Saved data entries

▶

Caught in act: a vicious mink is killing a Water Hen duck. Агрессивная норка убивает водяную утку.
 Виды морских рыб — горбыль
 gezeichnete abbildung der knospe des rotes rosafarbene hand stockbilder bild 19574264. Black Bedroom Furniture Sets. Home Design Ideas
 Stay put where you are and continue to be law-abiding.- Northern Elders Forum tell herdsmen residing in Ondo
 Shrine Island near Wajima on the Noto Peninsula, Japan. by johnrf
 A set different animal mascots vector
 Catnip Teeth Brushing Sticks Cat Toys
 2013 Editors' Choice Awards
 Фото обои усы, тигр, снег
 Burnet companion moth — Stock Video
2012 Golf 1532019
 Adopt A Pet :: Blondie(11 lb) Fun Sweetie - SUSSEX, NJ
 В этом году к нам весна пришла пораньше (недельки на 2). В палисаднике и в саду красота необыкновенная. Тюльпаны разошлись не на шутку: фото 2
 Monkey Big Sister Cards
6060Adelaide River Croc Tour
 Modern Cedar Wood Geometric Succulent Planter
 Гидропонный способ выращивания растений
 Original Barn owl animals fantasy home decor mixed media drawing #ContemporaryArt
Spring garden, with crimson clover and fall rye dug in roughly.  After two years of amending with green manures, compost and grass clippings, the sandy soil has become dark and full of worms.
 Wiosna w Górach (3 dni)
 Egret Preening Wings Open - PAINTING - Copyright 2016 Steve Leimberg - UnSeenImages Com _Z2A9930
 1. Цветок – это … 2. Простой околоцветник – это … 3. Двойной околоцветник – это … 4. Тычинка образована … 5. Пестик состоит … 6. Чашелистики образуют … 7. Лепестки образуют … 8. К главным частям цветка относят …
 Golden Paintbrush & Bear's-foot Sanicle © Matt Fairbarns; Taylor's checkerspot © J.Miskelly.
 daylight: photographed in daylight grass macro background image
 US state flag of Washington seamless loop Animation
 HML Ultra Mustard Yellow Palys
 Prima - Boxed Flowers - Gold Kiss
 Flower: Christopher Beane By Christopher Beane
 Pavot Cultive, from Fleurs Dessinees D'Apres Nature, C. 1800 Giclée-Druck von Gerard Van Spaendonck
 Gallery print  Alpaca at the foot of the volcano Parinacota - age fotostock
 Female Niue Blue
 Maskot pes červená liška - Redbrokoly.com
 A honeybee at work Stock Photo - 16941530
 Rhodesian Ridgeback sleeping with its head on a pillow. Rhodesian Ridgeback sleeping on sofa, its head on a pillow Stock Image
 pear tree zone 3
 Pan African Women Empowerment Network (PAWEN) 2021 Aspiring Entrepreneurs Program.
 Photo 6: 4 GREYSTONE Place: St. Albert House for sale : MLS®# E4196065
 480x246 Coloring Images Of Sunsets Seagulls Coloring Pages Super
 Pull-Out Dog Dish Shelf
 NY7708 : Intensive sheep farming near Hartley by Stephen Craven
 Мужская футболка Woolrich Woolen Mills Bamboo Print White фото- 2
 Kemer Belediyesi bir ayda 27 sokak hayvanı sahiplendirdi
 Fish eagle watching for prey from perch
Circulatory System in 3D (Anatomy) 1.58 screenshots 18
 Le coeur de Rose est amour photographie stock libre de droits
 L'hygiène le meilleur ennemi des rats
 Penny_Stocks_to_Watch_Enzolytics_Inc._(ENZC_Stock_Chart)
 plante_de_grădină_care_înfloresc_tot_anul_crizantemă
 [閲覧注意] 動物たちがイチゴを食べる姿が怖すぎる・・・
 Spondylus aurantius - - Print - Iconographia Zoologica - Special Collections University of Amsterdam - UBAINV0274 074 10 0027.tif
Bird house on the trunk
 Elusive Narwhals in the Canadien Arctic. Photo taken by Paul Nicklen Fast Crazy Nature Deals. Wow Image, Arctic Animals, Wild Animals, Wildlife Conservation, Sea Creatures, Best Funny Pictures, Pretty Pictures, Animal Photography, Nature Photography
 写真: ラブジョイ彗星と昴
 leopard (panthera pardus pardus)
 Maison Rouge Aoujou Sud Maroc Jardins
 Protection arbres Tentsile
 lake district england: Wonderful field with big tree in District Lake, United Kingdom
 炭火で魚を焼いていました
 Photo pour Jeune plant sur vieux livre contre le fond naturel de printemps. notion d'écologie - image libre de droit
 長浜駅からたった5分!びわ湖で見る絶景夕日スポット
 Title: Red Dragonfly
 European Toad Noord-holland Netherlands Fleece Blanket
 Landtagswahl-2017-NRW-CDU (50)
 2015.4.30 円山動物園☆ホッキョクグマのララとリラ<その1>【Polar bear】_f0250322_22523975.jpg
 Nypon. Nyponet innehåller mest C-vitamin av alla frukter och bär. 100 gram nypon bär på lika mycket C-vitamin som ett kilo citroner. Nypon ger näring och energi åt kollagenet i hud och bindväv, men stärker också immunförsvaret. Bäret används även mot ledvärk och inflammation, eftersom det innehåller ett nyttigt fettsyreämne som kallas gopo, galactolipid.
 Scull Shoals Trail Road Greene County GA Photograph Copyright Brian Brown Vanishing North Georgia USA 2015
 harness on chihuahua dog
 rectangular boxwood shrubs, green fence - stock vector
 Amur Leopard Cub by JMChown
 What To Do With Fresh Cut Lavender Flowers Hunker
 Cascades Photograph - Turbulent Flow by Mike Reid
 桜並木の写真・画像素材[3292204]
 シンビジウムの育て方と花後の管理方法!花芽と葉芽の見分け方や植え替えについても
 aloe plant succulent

◀

▶ YOUR GOAL: Show a copy of each line from the records above in which the string "Flowers" occurs.

▶ TASK SOLUTION:
 Prima - Boxed Flowers - Gold Kiss
 What To Do With Fresh Cut Lavender Flowers Hunker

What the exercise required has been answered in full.